DALLAS—Ashford Hospitality Trust, Inc. intends to list for sale a portfolio of some 23 select-service hotels that are mostly brand-managed and plans to take an opportunistic approach to selling its remaining select-service hotels in the future. In addition, the company will redefine its investment strategy to focus predominantly on upper-upscale, full-service hotels. The company’s advisor, Ashford Inc., may separately pursue sponsoring a select-service platform.
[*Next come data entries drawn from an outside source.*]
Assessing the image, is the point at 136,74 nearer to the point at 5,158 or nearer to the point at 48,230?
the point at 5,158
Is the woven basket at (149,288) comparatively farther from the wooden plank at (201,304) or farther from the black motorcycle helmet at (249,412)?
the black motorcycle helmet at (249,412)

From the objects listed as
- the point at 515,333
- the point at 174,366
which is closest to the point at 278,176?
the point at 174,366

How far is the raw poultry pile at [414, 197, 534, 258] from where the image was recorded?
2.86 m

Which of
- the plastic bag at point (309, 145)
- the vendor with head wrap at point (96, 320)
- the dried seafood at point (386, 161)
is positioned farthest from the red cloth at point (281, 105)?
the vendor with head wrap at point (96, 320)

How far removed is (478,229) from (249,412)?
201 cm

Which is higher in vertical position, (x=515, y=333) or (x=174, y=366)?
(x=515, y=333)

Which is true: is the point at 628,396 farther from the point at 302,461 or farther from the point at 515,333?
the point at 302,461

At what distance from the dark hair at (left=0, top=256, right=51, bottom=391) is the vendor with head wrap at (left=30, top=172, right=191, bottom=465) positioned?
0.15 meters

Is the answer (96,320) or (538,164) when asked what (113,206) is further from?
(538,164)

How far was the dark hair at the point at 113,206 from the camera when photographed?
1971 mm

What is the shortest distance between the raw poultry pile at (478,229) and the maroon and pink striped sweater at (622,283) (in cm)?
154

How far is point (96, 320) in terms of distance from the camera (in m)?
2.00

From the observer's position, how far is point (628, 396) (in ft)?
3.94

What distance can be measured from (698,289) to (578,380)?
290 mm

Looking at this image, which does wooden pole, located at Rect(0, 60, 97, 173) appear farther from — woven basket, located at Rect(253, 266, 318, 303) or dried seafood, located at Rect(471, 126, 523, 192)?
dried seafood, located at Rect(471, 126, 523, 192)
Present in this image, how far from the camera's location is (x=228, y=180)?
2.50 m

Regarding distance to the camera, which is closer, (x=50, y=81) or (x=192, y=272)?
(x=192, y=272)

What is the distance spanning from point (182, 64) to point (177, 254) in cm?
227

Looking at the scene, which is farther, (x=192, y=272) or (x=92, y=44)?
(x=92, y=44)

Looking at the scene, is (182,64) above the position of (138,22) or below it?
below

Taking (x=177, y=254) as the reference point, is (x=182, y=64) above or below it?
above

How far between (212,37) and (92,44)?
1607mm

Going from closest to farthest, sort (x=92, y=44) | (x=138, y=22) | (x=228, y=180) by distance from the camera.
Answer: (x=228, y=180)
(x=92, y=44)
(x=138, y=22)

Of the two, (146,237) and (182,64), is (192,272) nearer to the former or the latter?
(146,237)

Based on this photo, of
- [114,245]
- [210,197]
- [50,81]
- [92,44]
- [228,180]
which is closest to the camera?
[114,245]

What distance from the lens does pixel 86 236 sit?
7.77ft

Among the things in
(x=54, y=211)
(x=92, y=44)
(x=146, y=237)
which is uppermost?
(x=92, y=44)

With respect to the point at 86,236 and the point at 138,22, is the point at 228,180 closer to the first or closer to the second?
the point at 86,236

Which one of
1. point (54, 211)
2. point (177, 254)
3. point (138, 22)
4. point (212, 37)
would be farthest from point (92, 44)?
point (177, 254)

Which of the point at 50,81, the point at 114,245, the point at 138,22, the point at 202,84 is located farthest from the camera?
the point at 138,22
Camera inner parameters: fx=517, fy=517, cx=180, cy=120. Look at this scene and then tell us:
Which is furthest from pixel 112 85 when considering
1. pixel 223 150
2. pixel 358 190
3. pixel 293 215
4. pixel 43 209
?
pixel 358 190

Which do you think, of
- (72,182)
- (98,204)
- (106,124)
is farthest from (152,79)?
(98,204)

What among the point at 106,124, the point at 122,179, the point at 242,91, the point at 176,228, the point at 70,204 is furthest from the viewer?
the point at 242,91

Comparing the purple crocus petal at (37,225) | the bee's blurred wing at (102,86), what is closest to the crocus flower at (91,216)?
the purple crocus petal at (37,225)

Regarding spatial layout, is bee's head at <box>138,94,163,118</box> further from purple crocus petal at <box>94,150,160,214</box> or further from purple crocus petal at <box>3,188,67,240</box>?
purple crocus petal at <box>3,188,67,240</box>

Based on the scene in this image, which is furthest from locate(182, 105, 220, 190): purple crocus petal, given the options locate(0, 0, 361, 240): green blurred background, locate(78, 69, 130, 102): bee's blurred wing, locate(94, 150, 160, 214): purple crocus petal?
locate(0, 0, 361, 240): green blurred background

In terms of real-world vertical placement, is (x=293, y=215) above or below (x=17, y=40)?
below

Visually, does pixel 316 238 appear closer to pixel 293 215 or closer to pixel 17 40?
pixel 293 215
The for-sale 23 select-service hotel portfolio totals 4,308 rooms, is encumbered by approximately $190 million of long-term fixed-rate debt and approximately $187 million of maturing or floating rate debt for total debt of approximately $377 million. The current trailing 12-month NOI for the portfolio is approximately $44 million, and the trailing 12-month RevPAR for the portfolio is approximately $88. It is anticipated that the proceeds from this sale will be redeployed into assets that are consistent with Ashford Trust’s redefined strategy of upper-upscale, full-service hotels.
Other strategic initiatives announced by the company include: it is not planning nor does it expect any future platform spinoffs; it plans to continue working with the research analysts that follow the company to update their models to reflect the approximately $1 billion of acquisitions that the company has either closed on or announced year-to-date; and it is currently not contemplating stock buybacks as the company believes stock buybacks need to provide exceptional returns in order to offset the reduction in float and trading volumes that can negatively impact valuation. In addition, it continues to target a cash and cash equivalents balance equal to 25-35% of its total equity market capitalization for the following purposes: to cover property-level and corporate-level working capital needs, as a hedge against a downturn in the economy or hotel fundamentals, to be prepared to pursue accretive investments, or for stock buybacks should those situations arise.
The company also noted that it filed a new “at the market” equity offering program (ATM), which is similar to the ATM that had been in place since 2010. There are no plans at this time to utilize the ATM; however, the company believes it is appropriate to have this program in place. It will also continue to target net debt to gross assets of 55-60%. As of the end of the first quarter, this metric stood at 58%.
“Beginning in November 2013, with the spinoff of Ashford Prime, the Ashford Trust strategy has been evolving. Over the past several months, the management team has been working on further refining the strategy in order to make it simpler to understand and more defined for our investors. We wanted to take this opportunity to clearly communicate to the investor community what our vision for Ashford Trust will be going forward,” said Monty J. Bennett, Ashford Trust’s chairman and CEO. “We feel that these changes are another step towards our goal with the Ashford group of companies of having very well-defined, distinct strategies within our investment platforms.”